Door de werkloosheid studeren jongeren langer door of beginnen zij sneller een nieuwe opleiding. Dat gebeurt in alle Organisatie voor Economische Samenwerking en Ontwikkeling (OESO)-landen, maar in Nederland stijgt de onderwijsdeelname relatief snel. De toename is het grootst onder twintigers, maar ook jongeren in de leeftijd van vijftien tot twintig gaan vaker en langer naar school. De onderwijsdeelname van Nederlandse jongeren is één van de hoogste in Europa.
Dat blijkt uit Education at a glance, de meest volledige jaarlijkse internationale vergelijking op onderwijsgebied. De publicatie laat zien dat de economische crisis de aansluiting tussen opleiding en werk voor jongeren aanzienlijk heeft bemoeilijkt.

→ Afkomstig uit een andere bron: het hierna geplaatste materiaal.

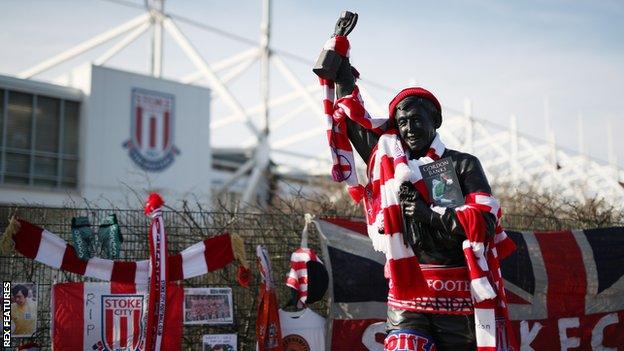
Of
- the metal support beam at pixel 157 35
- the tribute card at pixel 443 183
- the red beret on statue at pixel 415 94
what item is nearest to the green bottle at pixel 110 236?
the red beret on statue at pixel 415 94

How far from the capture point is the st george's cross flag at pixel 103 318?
243 inches

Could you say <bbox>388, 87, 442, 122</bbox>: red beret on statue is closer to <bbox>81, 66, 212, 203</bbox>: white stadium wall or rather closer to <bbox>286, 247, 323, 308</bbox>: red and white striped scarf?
<bbox>286, 247, 323, 308</bbox>: red and white striped scarf

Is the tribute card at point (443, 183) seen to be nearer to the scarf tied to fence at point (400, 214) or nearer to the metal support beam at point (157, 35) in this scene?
the scarf tied to fence at point (400, 214)

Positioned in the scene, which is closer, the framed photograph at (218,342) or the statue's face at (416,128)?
the statue's face at (416,128)

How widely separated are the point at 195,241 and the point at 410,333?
3.51m

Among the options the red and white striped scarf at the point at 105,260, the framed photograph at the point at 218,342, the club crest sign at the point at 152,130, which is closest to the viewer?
the red and white striped scarf at the point at 105,260

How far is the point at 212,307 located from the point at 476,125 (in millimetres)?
30979

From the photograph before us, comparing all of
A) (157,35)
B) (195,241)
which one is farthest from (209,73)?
(195,241)

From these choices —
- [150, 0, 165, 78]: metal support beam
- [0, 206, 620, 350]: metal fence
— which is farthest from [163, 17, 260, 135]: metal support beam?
[0, 206, 620, 350]: metal fence

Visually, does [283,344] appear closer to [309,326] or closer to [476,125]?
[309,326]

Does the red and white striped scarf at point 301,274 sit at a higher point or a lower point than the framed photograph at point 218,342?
higher

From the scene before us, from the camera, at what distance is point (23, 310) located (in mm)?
6090

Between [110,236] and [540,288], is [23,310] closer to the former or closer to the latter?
[110,236]

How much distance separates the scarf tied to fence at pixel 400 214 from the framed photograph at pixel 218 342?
2.72 metres
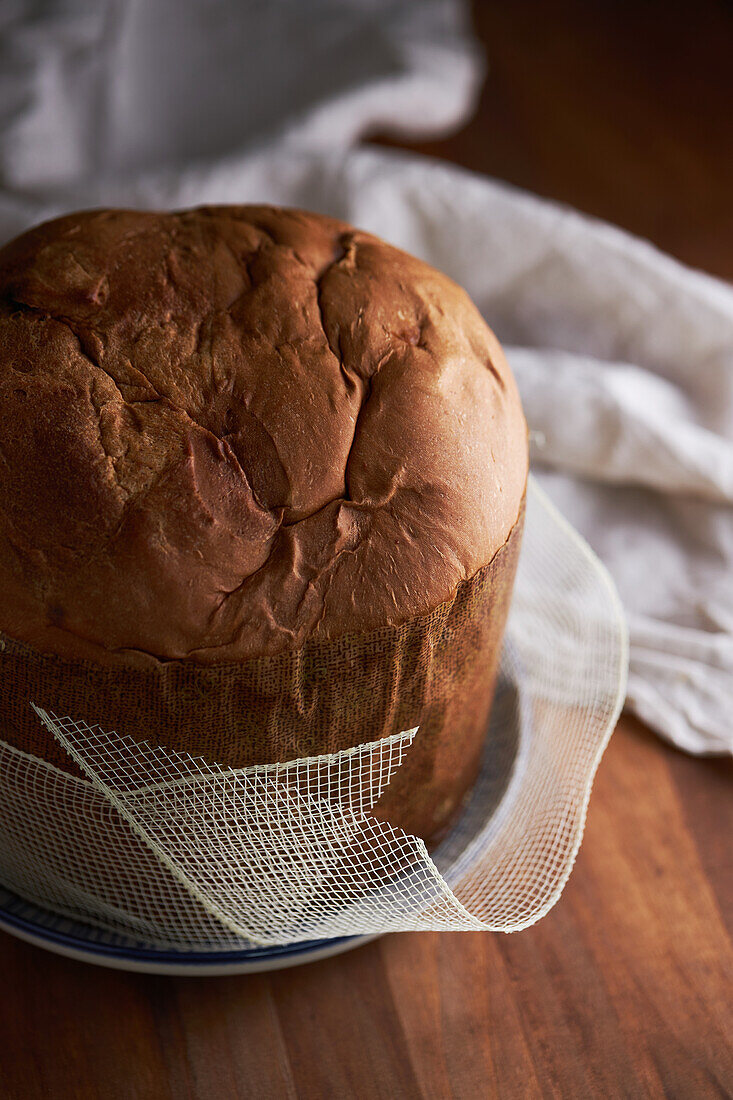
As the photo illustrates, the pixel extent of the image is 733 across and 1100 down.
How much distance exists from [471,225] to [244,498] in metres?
0.72

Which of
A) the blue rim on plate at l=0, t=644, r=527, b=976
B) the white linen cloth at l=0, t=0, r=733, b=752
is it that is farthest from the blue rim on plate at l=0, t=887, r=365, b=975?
the white linen cloth at l=0, t=0, r=733, b=752

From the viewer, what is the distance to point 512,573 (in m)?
0.78

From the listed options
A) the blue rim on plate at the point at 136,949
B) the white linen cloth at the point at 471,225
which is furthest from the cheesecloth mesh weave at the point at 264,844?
the white linen cloth at the point at 471,225

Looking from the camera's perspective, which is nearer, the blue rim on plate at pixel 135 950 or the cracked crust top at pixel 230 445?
the cracked crust top at pixel 230 445

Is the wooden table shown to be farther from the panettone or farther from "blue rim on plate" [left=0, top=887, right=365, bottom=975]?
the panettone

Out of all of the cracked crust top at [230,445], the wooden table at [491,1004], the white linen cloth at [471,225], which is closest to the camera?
the cracked crust top at [230,445]

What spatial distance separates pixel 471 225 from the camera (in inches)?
49.9

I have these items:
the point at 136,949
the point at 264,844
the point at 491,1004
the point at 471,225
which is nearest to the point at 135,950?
the point at 136,949

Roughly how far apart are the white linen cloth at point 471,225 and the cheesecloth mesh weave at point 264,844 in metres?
0.24

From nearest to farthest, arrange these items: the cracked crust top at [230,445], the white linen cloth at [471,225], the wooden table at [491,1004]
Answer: the cracked crust top at [230,445] → the wooden table at [491,1004] → the white linen cloth at [471,225]

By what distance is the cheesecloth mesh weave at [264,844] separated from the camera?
694 mm

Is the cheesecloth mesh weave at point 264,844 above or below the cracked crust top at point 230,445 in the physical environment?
below

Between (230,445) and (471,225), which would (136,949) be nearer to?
(230,445)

Werkgevers geven de voorkeur aan werkervaring en kunnen door het grote aanbod aan arbeidskrachten kritisch zijn.Doordat jongeren vaker en langer studeren, is in alle OESO-landen het opleidingsniveau verder gestegen. Juist in tijden van crisis blijkt een hogere opleiding betere kansen op (behoud van) werk te bieden. Zonder startkwalificatie is de kans op werkloosheid het grootst. In Nederland steeg het werkloosheidspercentage onder die groep in drie jaar tijd van 3,4% naar 5,4%, vooral onder jongeren tussen de 25 en 34 jaar. Een vergelijkbaar patroon doet zich ook in de andere OESO-landen voor.
Een hogere opleiding is volgens OESO ook nodig vanwege de snelle technologische vooruitgang. Als gevolg daarvan is de vraag naar hoogopgeleide medewerkers snel toegenomen, terwijl de arbeidsmarktpositie van mbo’ers verslechtert. Ondanks een lichte stijging van de werkloosheid behoort Nederland overigens tot de landen met de laagste werkloosheidscijfers. Ook het aandeel jongeren dat niet werkt en niet naar school gaat is in verhouding laag.